=== DATA PROVIDED ===
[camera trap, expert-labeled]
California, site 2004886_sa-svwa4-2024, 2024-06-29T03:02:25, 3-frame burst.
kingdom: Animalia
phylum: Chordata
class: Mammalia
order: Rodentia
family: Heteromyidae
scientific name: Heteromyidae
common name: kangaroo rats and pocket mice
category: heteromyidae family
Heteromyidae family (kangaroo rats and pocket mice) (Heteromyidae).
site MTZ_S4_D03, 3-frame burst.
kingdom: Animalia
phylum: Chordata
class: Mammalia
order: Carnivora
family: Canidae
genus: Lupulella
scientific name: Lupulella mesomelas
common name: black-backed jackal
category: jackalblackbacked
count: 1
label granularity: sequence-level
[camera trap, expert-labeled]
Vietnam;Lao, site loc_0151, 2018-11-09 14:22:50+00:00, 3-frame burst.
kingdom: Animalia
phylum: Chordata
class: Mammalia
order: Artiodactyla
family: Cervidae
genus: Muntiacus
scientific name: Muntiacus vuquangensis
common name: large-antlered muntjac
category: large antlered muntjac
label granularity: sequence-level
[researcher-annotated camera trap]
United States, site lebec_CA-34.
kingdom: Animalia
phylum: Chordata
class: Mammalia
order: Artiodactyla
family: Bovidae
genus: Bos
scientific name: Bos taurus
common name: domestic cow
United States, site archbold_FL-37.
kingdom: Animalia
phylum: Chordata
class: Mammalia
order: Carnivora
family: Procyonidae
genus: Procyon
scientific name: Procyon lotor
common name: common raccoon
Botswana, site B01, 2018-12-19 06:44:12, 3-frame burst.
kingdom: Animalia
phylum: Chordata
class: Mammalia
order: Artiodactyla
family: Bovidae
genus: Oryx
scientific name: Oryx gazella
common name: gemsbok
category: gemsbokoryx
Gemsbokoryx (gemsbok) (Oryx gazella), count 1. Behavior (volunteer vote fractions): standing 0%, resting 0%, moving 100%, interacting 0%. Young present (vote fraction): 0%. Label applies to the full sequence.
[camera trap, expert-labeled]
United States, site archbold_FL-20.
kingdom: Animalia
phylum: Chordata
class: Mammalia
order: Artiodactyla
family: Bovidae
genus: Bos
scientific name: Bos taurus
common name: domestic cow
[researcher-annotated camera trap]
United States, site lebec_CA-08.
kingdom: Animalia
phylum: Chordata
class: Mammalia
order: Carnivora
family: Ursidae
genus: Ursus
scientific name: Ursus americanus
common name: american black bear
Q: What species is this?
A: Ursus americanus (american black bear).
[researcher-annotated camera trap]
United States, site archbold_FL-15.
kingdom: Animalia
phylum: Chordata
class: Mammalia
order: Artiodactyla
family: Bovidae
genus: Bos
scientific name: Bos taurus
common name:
===
* PROMPT *
Among the entries above, how many lines hold the string "United"? Answer with the number only.

* RESULT FOR THIS TASK *
5